Of course, achieving top performance on commodity hardware may require optimization, which we’ll discuss next. A smaller on-prem setup might not match the raw horsepower of a hyperscale cloud. But thanks to optimization techniques and smart engineering, many businesses find they can get acceptable or even excellent performance from local models. In some specialized scenarios, a well-optimized local cluster can process output faster than a larger generic model running in the cloud (Road to On-Premise LLM Adoption - Part 1: Main Challenges with SaaS LLM Providers - Unit8).
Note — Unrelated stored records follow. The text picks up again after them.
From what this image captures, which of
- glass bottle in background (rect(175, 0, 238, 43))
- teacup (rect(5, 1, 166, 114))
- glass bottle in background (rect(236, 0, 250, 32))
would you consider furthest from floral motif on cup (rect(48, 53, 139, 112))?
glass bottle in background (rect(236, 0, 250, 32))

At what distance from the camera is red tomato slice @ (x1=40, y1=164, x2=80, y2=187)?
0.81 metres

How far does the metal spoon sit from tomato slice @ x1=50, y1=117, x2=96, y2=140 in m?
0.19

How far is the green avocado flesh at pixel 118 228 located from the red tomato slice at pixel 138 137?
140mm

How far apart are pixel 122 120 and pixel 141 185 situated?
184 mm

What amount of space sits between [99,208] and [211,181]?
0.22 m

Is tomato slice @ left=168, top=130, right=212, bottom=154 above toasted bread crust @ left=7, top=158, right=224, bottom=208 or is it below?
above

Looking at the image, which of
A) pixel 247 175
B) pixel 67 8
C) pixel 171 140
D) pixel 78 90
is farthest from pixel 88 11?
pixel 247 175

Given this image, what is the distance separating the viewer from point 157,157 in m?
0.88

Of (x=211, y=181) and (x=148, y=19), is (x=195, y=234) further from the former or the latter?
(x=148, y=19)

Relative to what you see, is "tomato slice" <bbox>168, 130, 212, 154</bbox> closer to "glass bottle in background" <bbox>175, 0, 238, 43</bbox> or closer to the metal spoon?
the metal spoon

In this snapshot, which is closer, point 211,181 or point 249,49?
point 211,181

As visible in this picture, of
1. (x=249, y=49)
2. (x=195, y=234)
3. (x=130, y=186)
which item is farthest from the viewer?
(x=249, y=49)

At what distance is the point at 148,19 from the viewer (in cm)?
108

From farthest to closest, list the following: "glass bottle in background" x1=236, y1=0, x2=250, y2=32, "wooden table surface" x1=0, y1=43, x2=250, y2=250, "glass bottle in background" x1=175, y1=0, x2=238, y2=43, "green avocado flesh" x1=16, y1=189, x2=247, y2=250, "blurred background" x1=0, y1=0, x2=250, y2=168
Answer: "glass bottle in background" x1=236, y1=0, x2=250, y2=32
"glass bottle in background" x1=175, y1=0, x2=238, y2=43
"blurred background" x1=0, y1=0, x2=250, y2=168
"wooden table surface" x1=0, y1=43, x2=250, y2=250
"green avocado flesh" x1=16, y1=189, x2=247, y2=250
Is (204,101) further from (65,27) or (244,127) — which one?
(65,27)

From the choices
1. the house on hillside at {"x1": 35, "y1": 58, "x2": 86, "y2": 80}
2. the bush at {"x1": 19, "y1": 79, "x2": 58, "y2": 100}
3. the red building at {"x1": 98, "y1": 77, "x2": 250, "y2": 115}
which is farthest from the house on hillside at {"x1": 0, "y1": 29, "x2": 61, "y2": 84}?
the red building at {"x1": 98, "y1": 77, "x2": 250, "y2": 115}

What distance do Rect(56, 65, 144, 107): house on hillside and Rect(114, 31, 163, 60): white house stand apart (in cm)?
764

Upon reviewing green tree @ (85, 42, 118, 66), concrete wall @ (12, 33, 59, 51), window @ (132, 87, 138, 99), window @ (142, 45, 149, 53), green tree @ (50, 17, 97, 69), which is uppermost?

Ultimately, controlling your own AI infrastructure gives you the flexibility to tune for the performance that your business needs, when and where you need it.

Customization and Control of Models

Another compelling reason businesses run LLMs on-prem is the unparalleled customization it allows. When using a cloud AI service, you are typically limited to the functionality of the provider’s model. You might get a powerful general model, but it may not speak the jargon of your industry or understand the nuances of your company’s data. On commodity hardware, however, organizations can deploy open-source models and fine-tune them on proprietary data to create a truly custom AI solution. This capability to train or tweak the model in-house is a game-changer for enterprise AI strategy.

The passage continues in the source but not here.